Had one in the back yard as a kid, and spent many an afternoon climbing it....


----------



## pdkpotocki (Aug 3, 2004)

thanks guys


----------



## WALLEYE MIKE (Jan 7, 2001)

BTW, even if its a fruit bearing cherry, it most likely will need a pollinator tree nearby. Although a few cherries are self polinating.


----------



## unregistered55 (Mar 12, 2000)

Man I'm good!:lol:


----------



## MAttt (Dec 15, 2004)

*Pin Cherry?*


----------



## mjmmusser (Apr 24, 2005)

Nope, Black Cherry tree.
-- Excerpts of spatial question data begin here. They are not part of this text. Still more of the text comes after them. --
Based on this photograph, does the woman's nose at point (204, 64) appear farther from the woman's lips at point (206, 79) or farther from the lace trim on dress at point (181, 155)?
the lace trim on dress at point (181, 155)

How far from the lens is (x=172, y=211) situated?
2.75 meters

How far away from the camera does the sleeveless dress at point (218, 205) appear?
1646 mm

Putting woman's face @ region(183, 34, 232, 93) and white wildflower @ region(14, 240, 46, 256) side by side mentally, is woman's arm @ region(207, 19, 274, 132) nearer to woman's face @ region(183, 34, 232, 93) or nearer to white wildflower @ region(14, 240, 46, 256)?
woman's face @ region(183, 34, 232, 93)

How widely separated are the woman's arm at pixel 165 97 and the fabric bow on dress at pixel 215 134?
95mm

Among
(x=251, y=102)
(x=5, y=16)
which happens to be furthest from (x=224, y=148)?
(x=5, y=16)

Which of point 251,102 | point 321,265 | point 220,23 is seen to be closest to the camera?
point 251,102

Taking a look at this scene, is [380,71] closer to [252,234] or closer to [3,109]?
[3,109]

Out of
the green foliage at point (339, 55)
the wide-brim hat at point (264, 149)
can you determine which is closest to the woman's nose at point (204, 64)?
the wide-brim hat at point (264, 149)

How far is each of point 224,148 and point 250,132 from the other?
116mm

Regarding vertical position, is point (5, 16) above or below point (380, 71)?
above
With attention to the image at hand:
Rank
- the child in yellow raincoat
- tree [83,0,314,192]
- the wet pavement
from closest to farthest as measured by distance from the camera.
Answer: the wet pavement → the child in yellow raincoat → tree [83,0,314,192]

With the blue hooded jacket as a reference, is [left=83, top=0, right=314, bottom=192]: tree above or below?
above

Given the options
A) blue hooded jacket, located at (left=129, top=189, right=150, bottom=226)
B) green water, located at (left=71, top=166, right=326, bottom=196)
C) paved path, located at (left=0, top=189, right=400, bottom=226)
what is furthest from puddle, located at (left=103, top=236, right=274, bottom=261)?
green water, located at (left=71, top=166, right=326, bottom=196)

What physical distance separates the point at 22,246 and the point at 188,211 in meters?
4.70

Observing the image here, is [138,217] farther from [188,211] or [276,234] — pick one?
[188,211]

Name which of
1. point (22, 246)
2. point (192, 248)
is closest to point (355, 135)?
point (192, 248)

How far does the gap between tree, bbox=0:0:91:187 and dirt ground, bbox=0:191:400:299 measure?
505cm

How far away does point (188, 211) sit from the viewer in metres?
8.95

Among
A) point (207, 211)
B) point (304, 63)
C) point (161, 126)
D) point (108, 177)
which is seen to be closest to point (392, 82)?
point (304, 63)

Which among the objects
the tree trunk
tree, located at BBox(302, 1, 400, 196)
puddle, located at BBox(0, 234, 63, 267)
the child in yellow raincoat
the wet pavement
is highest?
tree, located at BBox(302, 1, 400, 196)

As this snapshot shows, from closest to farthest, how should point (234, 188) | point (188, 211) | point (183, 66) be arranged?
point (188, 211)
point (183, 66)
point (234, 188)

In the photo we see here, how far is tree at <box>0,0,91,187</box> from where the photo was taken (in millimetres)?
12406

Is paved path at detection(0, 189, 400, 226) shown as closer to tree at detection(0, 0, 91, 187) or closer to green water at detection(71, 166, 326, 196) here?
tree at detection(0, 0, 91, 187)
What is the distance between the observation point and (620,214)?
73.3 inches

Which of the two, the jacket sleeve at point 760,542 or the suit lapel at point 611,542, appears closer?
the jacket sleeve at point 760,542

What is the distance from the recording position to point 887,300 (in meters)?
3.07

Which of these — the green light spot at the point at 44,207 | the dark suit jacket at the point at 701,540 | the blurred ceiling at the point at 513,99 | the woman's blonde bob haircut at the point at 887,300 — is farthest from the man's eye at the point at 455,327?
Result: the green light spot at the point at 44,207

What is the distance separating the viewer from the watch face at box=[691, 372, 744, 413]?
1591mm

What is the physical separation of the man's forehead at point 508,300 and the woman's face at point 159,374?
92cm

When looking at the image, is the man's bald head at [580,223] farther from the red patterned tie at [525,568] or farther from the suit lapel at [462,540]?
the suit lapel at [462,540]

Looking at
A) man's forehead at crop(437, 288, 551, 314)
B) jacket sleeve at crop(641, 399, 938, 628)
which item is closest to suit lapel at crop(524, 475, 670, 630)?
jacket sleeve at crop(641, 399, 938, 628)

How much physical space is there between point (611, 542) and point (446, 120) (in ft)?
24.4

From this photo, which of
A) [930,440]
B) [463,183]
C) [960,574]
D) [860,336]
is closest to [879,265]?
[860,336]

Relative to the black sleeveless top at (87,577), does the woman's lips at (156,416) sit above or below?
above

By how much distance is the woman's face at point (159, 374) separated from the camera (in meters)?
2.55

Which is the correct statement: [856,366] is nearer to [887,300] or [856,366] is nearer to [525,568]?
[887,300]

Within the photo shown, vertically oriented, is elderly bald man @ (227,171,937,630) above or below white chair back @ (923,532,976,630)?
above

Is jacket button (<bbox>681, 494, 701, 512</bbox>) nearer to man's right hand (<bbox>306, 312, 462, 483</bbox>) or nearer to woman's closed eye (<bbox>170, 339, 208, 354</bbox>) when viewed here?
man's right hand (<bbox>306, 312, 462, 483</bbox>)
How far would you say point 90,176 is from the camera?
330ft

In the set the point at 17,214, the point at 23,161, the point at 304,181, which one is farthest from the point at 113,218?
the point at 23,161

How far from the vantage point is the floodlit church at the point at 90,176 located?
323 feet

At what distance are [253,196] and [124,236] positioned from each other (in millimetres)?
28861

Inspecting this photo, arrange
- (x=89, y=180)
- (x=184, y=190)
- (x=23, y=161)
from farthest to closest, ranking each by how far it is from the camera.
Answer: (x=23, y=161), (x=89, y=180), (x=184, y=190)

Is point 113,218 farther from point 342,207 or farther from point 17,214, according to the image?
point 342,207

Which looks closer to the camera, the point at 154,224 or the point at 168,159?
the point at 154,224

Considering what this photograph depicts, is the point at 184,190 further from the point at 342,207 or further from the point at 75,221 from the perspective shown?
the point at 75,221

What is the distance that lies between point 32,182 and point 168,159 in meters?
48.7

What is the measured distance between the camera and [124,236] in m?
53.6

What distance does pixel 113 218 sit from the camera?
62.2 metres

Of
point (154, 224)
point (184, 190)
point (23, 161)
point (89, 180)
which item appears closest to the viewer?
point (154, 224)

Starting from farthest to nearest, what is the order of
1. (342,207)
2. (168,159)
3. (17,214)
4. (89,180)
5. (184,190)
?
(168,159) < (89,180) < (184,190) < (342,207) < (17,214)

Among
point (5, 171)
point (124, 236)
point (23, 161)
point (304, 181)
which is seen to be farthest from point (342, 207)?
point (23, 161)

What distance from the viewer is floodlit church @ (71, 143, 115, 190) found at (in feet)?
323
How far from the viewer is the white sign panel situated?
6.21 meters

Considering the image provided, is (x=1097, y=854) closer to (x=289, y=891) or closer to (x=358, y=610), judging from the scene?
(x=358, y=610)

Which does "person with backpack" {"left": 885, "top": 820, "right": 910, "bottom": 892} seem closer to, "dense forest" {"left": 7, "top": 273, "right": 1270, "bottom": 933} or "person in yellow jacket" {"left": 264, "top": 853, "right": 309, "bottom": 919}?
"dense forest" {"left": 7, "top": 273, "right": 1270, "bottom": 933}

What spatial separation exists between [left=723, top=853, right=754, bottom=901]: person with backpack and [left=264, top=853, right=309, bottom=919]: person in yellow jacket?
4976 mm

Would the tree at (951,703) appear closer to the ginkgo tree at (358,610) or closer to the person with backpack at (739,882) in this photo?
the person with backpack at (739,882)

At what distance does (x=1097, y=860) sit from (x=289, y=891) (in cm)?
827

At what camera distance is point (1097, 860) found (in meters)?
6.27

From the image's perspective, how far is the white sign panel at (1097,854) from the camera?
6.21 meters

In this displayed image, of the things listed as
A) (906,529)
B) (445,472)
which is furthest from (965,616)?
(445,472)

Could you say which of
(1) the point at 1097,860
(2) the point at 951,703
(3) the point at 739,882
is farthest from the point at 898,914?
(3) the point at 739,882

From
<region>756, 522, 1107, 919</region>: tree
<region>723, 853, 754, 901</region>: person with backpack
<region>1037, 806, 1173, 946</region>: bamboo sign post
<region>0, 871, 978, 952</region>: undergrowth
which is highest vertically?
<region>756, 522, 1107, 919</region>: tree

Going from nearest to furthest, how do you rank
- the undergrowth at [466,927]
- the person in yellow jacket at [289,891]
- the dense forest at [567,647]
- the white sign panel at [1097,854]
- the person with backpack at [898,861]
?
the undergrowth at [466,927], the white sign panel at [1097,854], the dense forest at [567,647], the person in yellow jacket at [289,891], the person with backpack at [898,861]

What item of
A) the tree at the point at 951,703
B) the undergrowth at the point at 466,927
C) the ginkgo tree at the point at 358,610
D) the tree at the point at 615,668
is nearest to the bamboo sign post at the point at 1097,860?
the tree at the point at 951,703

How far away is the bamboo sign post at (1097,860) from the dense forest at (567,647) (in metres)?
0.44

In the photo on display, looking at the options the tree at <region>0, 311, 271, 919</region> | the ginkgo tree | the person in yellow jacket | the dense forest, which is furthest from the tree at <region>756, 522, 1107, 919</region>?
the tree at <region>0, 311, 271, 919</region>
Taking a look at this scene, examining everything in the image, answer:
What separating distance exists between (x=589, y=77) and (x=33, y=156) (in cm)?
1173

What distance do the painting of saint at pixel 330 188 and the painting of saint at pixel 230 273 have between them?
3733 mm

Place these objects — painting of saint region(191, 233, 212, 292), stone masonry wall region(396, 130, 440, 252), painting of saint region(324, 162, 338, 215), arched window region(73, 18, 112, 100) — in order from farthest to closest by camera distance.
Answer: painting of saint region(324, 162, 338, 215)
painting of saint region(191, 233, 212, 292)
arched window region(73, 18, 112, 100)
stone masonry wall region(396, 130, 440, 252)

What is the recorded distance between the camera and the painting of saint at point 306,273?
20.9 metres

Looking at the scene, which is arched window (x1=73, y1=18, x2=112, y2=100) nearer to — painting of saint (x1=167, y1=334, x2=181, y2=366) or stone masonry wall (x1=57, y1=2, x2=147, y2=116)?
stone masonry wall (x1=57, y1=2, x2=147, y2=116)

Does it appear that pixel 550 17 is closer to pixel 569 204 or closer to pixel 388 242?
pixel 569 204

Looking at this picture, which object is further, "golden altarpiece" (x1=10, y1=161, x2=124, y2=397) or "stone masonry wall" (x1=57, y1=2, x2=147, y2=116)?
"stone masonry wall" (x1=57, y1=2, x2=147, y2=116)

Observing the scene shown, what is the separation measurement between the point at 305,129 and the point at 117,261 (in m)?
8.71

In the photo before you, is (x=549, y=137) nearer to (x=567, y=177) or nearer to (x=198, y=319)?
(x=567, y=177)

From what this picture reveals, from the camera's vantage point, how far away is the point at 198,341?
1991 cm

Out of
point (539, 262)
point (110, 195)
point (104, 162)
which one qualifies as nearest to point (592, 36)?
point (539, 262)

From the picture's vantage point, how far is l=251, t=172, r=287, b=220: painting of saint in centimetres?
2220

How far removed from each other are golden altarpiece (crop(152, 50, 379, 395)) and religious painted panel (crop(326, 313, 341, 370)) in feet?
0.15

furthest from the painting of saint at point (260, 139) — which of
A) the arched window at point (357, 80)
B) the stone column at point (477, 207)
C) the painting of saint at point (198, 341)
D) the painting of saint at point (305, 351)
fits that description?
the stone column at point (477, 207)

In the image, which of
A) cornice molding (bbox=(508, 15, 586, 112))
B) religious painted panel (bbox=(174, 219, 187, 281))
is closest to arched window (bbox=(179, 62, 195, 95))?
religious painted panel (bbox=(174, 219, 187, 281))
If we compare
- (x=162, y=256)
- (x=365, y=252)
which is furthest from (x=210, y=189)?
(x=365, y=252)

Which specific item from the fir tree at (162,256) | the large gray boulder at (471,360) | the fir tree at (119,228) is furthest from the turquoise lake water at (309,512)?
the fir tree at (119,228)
You do need other trees around for pollination with these trees.


----------



## snaggs (Jul 20, 2005)

............It be a Cherry ( Wild ) and they get very tall... maybe 30-40 ft. ( + ) Got about 20 of them round here and they produce cherries...If the winters are mild expect mucho cherries...some varieties are dark cherries I've got em' both...one year we had so many cherries made a bunch of pies,don't need to add too much sugar cause the cherries are quite sweet ....just let em' ripen up before you pick em' .....the fruit attracts lots of birds and rodents ( squirrels chipmunks) so expect visitors ....one year we had an abundant crop and had Baltimore Orioles and Waxwings and Scarlet Tannagers around all late summer.......the fruit is smaller than the domestic ( store bought ) cherry but you can get many many handfulls and stuff yourself.....just wish they didn't grow so tall cause most of the fruit is way high up......:corkysm55


----------